Source passage
## START

Chapter II


 The Mother the best Kindergärtnerin.—It is hardly necessary, here, to discuss the merits of the Kindergarten School. The success of such a school demands rare qualities in the teacher—high culture, some knowledge of psychology and of the art of education; intense sympathy with the children, much tact, much common sense, much common information, much ‘joyousness of nature,’ and much governing power;—in a word, the Kindergarten method is nicely contrived to bring the child en rapport with a superior intelligence. Given, such a superior being to conduct it, and the Kindergarten is beautiful—‘ ’tis like a little heaven below’; but put a commonplace woman in charge of such a school, and the charmingly devised gifts and games and occupations become so many instruments of wooden teaching. If the very essence of the Kindergarten method is personal influence, a sort of spiritual mesmerism, it follows that the mother is naturally the best Kindergärtnerin; for who so likely as she to have the needful tact, sympathy, common sense, culture?

          The Nursery need not therefore be a Kindergarten.—Though every mother should be a Kindergärtnerin, in the sense in which Froebel would employ the term, it does not follow that every nursery should be a regularly organized Kindergarten. Indeed, the machinery of the Kindergarten is no more than a device to ensure the carrying out of certain educational principles, and some of these it is the mother’s business to get at, and work out according to Froebel’s method—or her own. For instance, in the Kindergarten the child’s senses are carefully and progressively trained: he looks, listens, learns by touch; gets ideas of size, colour, form, number; is taught to copy faithfully, express exactly. And in this training of the senses, the child is made to pursue the method the infant shapes for himself in his early studies of ring or ball.

## END

Entries provided
## START

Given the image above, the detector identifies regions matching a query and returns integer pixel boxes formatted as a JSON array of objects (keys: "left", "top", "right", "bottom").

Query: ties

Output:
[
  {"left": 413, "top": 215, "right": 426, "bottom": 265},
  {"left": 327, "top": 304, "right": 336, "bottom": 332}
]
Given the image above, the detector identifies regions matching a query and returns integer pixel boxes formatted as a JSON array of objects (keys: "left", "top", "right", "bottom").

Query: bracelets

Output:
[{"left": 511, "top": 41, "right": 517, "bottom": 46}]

## END
## START

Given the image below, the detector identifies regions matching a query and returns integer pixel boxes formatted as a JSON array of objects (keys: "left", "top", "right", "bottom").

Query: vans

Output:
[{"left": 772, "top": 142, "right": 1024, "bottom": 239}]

## END
## START

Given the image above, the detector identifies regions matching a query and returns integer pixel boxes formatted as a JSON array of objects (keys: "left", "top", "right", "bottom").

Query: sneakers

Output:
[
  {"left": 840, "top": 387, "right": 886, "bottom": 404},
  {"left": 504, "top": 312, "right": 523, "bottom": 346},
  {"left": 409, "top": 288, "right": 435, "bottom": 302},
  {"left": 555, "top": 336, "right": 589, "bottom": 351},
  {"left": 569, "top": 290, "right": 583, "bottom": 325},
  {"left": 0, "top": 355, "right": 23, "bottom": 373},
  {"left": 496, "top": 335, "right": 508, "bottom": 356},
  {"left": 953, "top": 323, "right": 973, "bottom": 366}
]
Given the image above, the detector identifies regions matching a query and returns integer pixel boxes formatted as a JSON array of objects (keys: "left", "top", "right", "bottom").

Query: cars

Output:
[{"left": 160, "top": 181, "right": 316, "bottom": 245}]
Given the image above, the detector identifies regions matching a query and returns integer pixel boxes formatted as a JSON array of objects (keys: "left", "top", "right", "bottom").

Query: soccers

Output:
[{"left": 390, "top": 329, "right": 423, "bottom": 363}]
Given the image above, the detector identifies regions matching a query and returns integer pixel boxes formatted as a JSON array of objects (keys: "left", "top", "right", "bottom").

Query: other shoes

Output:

## END

Instructions to follow
Copy out the passage on the mother and the Kindergarten word for word, from start to finish.

Solution
Chapter II


 The Mother the best Kindergärtnerin.—It is hardly necessary, here, to discuss the merits of the Kindergarten School. The success of such a school demands rare qualities in the teacher—high culture, some knowledge of psychology and of the art of education; intense sympathy with the children, much tact, much common sense, much common information, much ‘joyousness of nature,’ and much governing power;—in a word, the Kindergarten method is nicely contrived to bring the child en rapport with a superior intelligence. Given, such a superior being to conduct it, and the Kindergarten is beautiful—‘ ’tis like a little heaven below’; but put a commonplace woman in charge of such a school, and the charmingly devised gifts and games and occupations become so many instruments of wooden teaching. If the very essence of the Kindergarten method is personal influence, a sort of spiritual mesmerism, it follows that the mother is naturally the best Kindergärtnerin; for who so likely as she to have the needful tact, sympathy, common sense, culture?

          The Nursery need not therefore be a Kindergarten.—Though every mother should be a Kindergärtnerin, in the sense in which Froebel would employ the term, it does not follow that every nursery should be a regularly organized Kindergarten. Indeed, the machinery of the Kindergarten is no more than a device to ensure the carrying out of certain educational principles, and some of these it is the mother’s business to get at, and work out according to Froebel’s method—or her own. For instance, in the Kindergarten the child’s senses are carefully and progressively trained: he looks, listens, learns by touch; gets ideas of size, colour, form, number; is taught to copy faithfully, express exactly. And in this training of the senses, the child is made to pursue the method the infant shapes for himself in his early studies of ring or ball.